The heroine of my debut novel, Lily of the Nile, is Cleopatra’s daughter, the young Princess of Egypt who would be marched as a chained prisoner through the streets of Rome. At the end of a Roman triumph–that military parade during which generals celebrated their victories–their captives were often strangled or killed. There were, however, notable exceptions.

The children of royal families were sometimes spared from execution and kept as hostages to secure the submission of any remaining allies and ensure the good behavior of their conquered homelands. Such was the case with Cleopatra Selene, her twin Alexander Helios, and their younger brother Ptolemy Philadelphus. These three young children, the last survivors of the Ptolemaic dynasty, were not only spared, but taken into the household of Augustus to be reared by his sister.

Though hostage-taking was common enough in Rome even before Augustus came to power, it was this first emperor of Rome# who made a political art form of collecting the children of his enemies. Selene grew up amongst a houseful of children in what the French historian Auguste Bouche-Leclercq would call “the lamentable embassy of royal orphans.”

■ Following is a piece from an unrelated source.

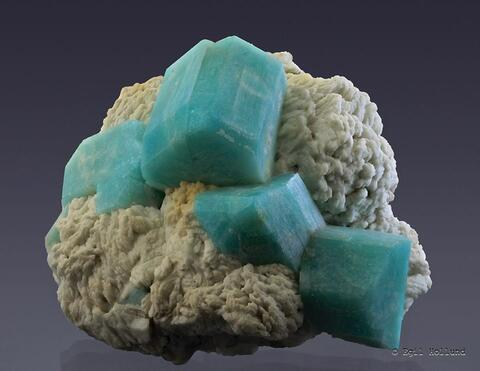 Mineral Images Only: Amazonite Var Manebach Twin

Some of these orphans were her own brothers and sisters, her father’s children by other wives. Iullus Antonius, the only one of Antony’s Roman sons to survive, probably last saw his father when he was seven years old and was formally brought into Augustus’ household when he was eleven. His mother died while he was still a toddler, so he likely had few memories of her. Augustus’ family may have been the only family that Iullus ever knew and he was granted extraordinary favors by the emperor–who gave his own niece Marcella to Iullus in marriage. (Still, a full-blooded heir of Antony was a dangerous man to leave alive, and this may have been Iullus’ undoing later in life.)

Another of the children Augustus collected for his political stratagems was Juba, son of a fierce Numidian king of the same name who chose the wrong side in a war against Rome and paid the price for it with his life. Juba was quite possibly an infant when his father was forced to suicide and no older than five years old when he was displayed in Caesar’s triumph. Unlike Selene, he would have no memories of his homeland nor siblings with whom to recount the tragedies of his young life. He was raised as a Roman boy and the family of Augustus was the only family he knew. Juba was a prodigy, recognized for his scholarship before the age of twenty. He served Augustus in a military capacity in Spain, and possibly before then in the war against Selene’s parents, and went on to become Selene’s husband and Rome’s most trusted client king.

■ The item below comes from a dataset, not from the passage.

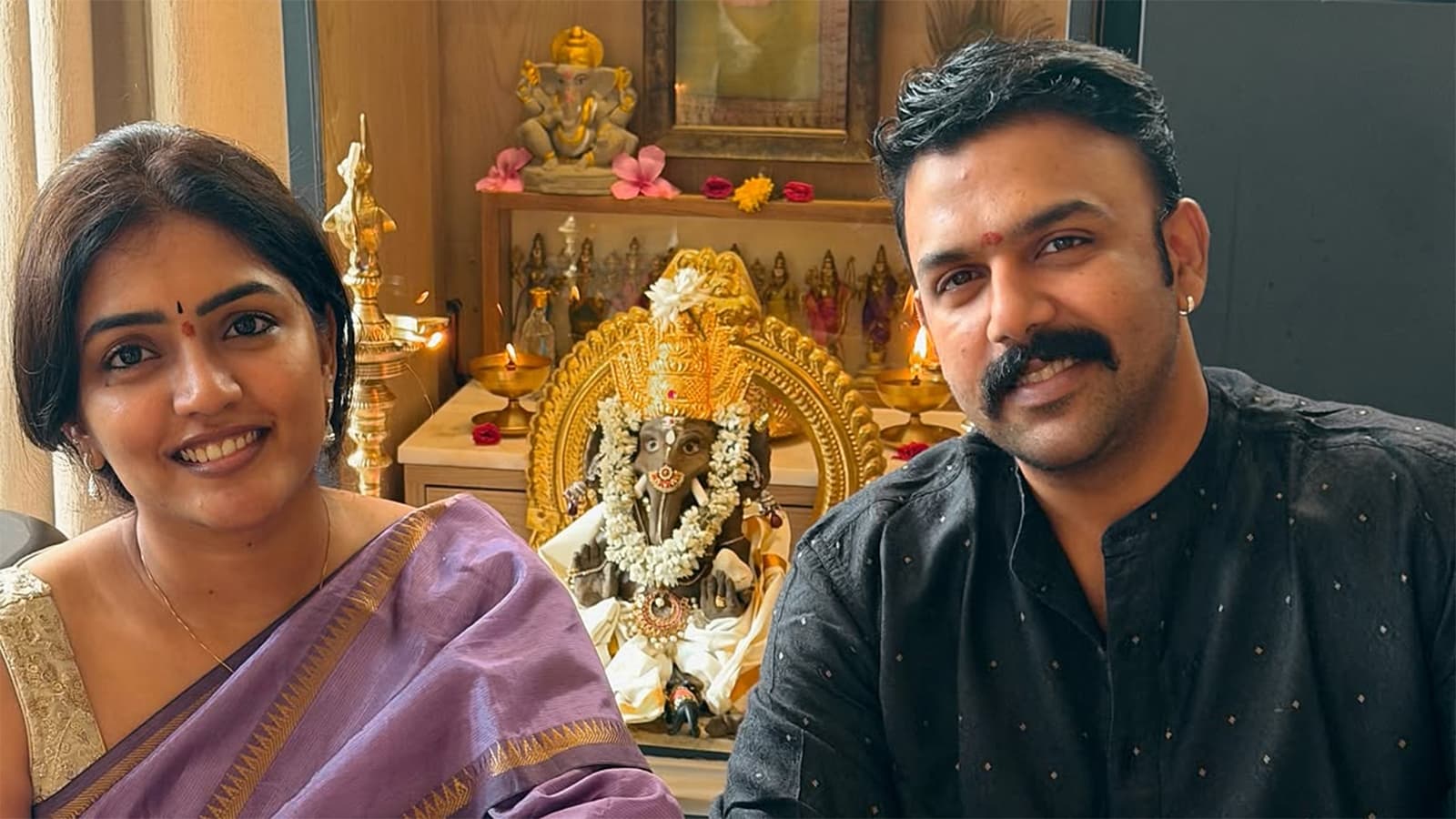 Tharun Bhascker and Eesha Rebba’s Vinayaka Chaturthi Snap Rekindles Romance Buzz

Selene came to Rome in chains but left as a Queen and both she and her husband proved to be such fine examples of what could be accomplished by this policy of benign hostage-taking, that it would become a central hallmark of the Augustan Regime. Augustus would transform a boy named Hyginos who had been taken from Spain into his chief librarian. He would host the sons of King Herod so as to determine which of them might make a better heir for the troubled Judean kingdom. He would return a hostage prince to the Parthians in exchange for a peace treaty only to later host Parthian princes as guests, to indoctrinate them in the Roman way.

From our modern vantage point, there’s something decidedly sinister about using children in this way, and my novel examines the personal toll it might take on a little girl. But I must also point out that the policy was wildly successful and helped cement nearly a hundred years of relative peace that would come to be known as the Pax Romana.